Wednesday, May 7, 2014

Movie Review: The Grand Budapest Hotel:

My favorite thing about Wes Anderson movies is that he keeps the camera very steady. I'm so tired of seeing movies with shaky-cam and fast editing that I now actually judge films on whether or not they can keep the camera still.

The BF and I went to see "The Grand Budapest Hotel" recently, which thrilled me almost immediately because there was a funicular railway in the beginning. I ADORE funicular railways! My mum and I went on one in Prague that we still remember fondly.

This one! A funicular railway is all slanty.

We got there just as one train was leaving, so we had to kill time in this enormous wine bar where we were the only customers. The proprietor told us how he would climb onto the roof to throw all the empty wine bottles down the chimney. Why? So they'd make an attractive pile in the bar's unused fireplace, of course.

Surprisingly difficult to find a picture of a pile of wine bottles in a fireplace. He was a true pioneer of design.
After drinking, we got on the funicular railway and rode it to the top of a hill, where we found an art gallery in a beautiful house overlooking the Vlatava River. We have obviously just missed a party, because there were empty cups and chip bowls full of crumbs everywhere. The only person there was the artist, this tall, skinny man with thick black-rimmed glasses and a big gray beard down to his belt. He invited us to look around his art gallery/house, which, upon inspection, was chock full of misty, psychedelic paintings of elves and fairies. Mum whispered, "He must've gotten laid a lot in the seventies."

We think a lot about that artist, my mother and me. He lived through the Communist regime and the Velvet Revolution. He came out of the war and the horror and the occupation with his pretty little house on the hill where all his friends come to view his pretty paintings of mythical beings. He's living the dream after living the nightmare. It's a beautiful thing.

I think this is the theme Wes Anderson is exploring in "Grand Budapest." On the one hand, it's about the rise of fascism in Eastern Europe, but on the other hand, what it's REALLY about is the pretty little hotel on the hill where all the main characters' friends come to visit, and yes, there's even some pretty paintings involved.

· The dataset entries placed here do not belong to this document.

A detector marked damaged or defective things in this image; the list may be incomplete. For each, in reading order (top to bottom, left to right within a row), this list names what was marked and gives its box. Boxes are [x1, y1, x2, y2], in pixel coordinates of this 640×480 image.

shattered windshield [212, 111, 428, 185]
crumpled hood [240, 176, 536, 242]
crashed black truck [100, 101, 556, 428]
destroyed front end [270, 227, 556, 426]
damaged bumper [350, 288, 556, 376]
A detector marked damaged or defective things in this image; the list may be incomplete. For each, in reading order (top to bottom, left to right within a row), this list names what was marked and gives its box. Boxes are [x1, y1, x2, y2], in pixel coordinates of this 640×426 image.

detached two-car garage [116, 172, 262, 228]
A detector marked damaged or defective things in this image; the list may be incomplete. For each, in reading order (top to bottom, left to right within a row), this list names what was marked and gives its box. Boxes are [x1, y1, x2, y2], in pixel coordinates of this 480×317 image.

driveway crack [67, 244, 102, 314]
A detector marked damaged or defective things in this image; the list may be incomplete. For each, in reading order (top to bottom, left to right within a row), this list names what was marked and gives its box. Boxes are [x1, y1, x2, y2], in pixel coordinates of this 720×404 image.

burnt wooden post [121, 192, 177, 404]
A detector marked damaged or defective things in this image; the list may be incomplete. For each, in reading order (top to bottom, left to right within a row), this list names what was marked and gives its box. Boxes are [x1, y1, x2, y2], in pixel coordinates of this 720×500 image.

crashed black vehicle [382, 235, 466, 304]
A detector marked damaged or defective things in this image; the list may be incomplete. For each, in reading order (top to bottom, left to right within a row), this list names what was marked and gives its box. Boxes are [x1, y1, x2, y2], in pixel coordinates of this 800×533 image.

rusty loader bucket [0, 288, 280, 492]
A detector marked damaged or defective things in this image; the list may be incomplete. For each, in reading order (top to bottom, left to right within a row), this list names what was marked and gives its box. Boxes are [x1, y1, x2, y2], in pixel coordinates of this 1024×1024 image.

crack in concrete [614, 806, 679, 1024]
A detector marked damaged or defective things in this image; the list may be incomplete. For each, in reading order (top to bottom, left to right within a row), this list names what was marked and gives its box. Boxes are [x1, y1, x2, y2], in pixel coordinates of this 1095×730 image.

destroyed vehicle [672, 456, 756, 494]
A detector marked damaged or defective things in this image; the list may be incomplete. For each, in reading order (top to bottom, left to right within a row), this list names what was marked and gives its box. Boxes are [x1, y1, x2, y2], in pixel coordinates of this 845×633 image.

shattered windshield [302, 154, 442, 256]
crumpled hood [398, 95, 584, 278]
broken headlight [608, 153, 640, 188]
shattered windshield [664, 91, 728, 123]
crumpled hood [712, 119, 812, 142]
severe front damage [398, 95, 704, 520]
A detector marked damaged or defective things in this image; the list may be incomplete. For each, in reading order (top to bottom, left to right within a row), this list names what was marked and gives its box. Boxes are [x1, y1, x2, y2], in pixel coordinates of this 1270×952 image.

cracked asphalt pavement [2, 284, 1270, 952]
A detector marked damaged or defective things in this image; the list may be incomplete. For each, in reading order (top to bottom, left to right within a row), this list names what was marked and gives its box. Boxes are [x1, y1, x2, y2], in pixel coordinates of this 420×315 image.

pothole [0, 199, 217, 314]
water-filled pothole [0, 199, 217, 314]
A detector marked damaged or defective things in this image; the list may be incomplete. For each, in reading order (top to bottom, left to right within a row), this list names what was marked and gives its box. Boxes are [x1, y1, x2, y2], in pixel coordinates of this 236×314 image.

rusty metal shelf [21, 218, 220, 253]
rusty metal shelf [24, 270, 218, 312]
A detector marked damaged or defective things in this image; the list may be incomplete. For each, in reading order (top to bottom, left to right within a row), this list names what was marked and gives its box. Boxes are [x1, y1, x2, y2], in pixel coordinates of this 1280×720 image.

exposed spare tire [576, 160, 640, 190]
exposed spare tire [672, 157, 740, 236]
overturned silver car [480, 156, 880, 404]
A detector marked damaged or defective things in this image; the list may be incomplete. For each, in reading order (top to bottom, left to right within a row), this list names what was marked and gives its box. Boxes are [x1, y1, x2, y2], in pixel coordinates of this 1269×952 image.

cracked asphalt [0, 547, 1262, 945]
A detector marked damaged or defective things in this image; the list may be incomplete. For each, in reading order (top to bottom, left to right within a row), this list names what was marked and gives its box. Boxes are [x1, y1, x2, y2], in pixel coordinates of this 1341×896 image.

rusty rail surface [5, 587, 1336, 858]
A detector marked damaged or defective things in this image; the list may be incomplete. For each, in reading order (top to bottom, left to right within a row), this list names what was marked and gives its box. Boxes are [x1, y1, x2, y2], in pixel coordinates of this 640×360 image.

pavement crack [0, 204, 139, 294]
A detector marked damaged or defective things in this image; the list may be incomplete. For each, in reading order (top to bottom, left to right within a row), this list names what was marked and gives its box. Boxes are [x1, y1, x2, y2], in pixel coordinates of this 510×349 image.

I'm not a die-hard Anderson fan--I didn't like "The Life Aquatic," and living in the midst of hipster Brooklyn has unfortunately soured the twee delights of "The Royal Tenenbaums" for me. But "Grand Budapest" resonates. There's something profoundly dignified, profoundly humane, in the thought of people maintaining small circles of beauty and peace in the face of wretchedness and horror.




I want to see more movies about that.